Chloroquine is effective against the asexual erythrocytic stages of Plasmodium falciparum, Plasmodium vivax, Plasmodium malariae and Plasmodium ovale. It is not active against mature gametocytes of Plasmodium falciparum nor does it does not affect sporozoites or hypnozoites of Plasmodium vivax
The interaction between chloroquine and haem prevents the incorporation of FPIX into haemozoin in vivo, leading to a build-up of toxic FPIX that eventually overwhelms the parasite.
The chloroquine-resistance mechanism regulates the access of chloroquine to haematin. It is believed principally to involve pfcrt1. The protein produced by the pfcrt gene is located in this digestive vacuole and may act as its “gatekeeper”.
In chloroquine-resistant malaria, mutations in pfcrt may encourage chloroquine to "leak" out of the vacuole.
Oral bioavailability about 90%.
Chloroquine has a large apparent volume of distribution due to extensive tissue binding, is eliminated slowly from the body and is detectable in the urine for up to a year after drug administration. The terminal elimination half-life is 45-55 days for chloroquine and 59-67 days for its major plasma metabolite desethylchloroquine.

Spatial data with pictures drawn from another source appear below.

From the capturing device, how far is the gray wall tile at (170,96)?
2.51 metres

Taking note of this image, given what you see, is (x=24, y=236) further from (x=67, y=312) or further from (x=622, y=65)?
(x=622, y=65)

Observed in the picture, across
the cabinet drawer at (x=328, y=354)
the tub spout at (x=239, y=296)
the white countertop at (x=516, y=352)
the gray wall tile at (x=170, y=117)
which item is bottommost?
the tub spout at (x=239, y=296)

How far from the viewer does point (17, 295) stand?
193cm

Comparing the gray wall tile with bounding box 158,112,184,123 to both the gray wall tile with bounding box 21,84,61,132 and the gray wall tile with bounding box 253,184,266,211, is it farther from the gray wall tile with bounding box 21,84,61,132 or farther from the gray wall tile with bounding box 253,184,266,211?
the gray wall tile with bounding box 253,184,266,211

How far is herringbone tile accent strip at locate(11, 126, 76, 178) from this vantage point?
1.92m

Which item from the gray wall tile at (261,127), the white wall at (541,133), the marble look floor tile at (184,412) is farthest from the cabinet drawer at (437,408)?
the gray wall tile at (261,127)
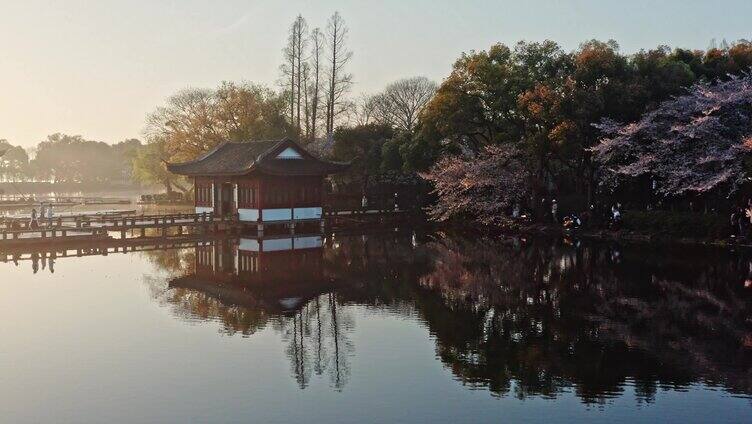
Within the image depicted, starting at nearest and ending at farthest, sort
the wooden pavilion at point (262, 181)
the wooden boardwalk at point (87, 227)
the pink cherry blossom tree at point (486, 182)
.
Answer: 1. the wooden boardwalk at point (87, 227)
2. the wooden pavilion at point (262, 181)
3. the pink cherry blossom tree at point (486, 182)

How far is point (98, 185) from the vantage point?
135875 mm

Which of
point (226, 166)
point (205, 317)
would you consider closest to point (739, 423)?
point (205, 317)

In uncomplicated malaria, the standard treatment regimen for chloroquine against sensitive parasites is a total dose of 25 mg base/kg, usually given as an initial dose of 10 mg/kg followed by 5 mg/kg at 12-hourly intervals.

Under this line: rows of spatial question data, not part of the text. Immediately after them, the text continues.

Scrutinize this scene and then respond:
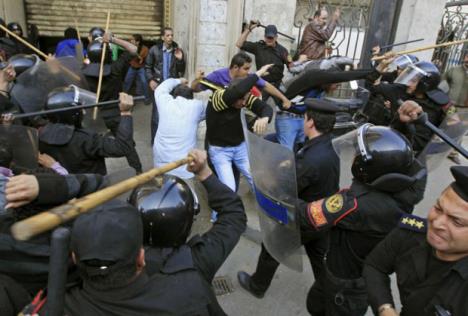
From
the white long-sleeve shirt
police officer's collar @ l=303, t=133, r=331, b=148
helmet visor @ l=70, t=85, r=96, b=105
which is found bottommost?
the white long-sleeve shirt

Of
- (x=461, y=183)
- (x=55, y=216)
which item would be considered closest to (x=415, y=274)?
(x=461, y=183)

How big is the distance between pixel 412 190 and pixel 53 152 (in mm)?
2479

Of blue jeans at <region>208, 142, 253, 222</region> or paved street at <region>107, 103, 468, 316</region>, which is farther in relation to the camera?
blue jeans at <region>208, 142, 253, 222</region>

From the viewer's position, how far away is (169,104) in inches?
143

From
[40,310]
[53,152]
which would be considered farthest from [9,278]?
[53,152]

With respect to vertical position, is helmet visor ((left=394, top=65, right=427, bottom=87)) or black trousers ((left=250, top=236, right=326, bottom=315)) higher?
helmet visor ((left=394, top=65, right=427, bottom=87))

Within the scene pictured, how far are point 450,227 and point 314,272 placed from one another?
5.03 feet

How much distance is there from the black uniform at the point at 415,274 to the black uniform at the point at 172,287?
0.73 meters

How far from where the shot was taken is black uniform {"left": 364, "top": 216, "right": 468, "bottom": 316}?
1453 millimetres

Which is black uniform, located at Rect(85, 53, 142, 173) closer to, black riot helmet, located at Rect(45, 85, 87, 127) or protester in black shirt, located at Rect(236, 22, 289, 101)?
black riot helmet, located at Rect(45, 85, 87, 127)

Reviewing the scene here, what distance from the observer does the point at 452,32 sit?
24.9 ft

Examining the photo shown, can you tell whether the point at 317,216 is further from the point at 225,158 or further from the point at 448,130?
the point at 448,130

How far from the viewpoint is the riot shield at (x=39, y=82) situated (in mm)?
3816

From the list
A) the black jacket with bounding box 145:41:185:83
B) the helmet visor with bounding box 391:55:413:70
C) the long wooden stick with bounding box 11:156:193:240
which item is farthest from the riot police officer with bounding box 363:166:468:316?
the black jacket with bounding box 145:41:185:83
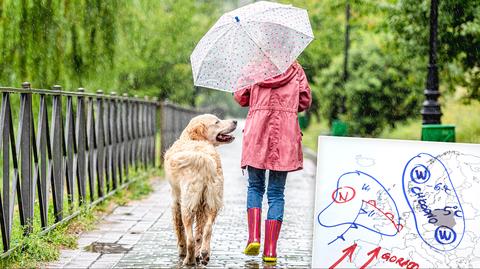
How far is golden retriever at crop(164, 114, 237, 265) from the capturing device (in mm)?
6785

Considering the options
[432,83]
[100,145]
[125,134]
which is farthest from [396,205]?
[432,83]

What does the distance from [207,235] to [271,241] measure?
0.57 m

When given parentally, an initial dose of 10 mg base/kg should be given over a period of 8 hours by slow intravenous infusion.

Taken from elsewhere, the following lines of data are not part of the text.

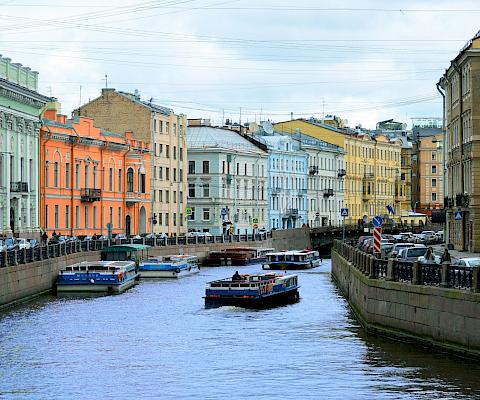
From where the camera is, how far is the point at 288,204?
121 meters

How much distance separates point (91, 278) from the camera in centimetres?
5141

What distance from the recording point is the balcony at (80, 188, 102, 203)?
80.8 meters

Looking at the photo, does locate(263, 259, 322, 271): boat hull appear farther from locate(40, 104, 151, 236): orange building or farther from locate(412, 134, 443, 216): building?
locate(412, 134, 443, 216): building

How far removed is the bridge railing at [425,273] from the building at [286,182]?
3155 inches

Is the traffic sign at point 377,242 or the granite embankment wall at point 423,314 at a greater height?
the traffic sign at point 377,242

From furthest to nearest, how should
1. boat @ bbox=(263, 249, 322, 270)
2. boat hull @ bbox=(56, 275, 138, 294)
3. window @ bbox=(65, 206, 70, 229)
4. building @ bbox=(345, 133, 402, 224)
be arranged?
building @ bbox=(345, 133, 402, 224)
window @ bbox=(65, 206, 70, 229)
boat @ bbox=(263, 249, 322, 270)
boat hull @ bbox=(56, 275, 138, 294)

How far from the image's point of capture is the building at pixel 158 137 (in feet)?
312

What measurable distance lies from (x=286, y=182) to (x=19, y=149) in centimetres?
5334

Subsequent infusions of 5 mg base /kg should be given every 8 hours up to a total dose of 25 mg base/kg.
Chloroquine can be administered by intramuscular or subcutaneous injection at a dose of 3.5 mg base/kg 6-hourly up to a total dose of 25 mg base/kg.
Nausea, vomiting, weakness, dyspnea, dysphagia, tremors, convulsions and coma.
In curative doses, chloroquine prolongs the QTc interval. In overdose, the main effects are on the cardiovascular system, with cardiac conduction disturbances and shock.
Itching is common in blacks.
Long-term chloroquine administration may produce retinal toxicity leading to blindness.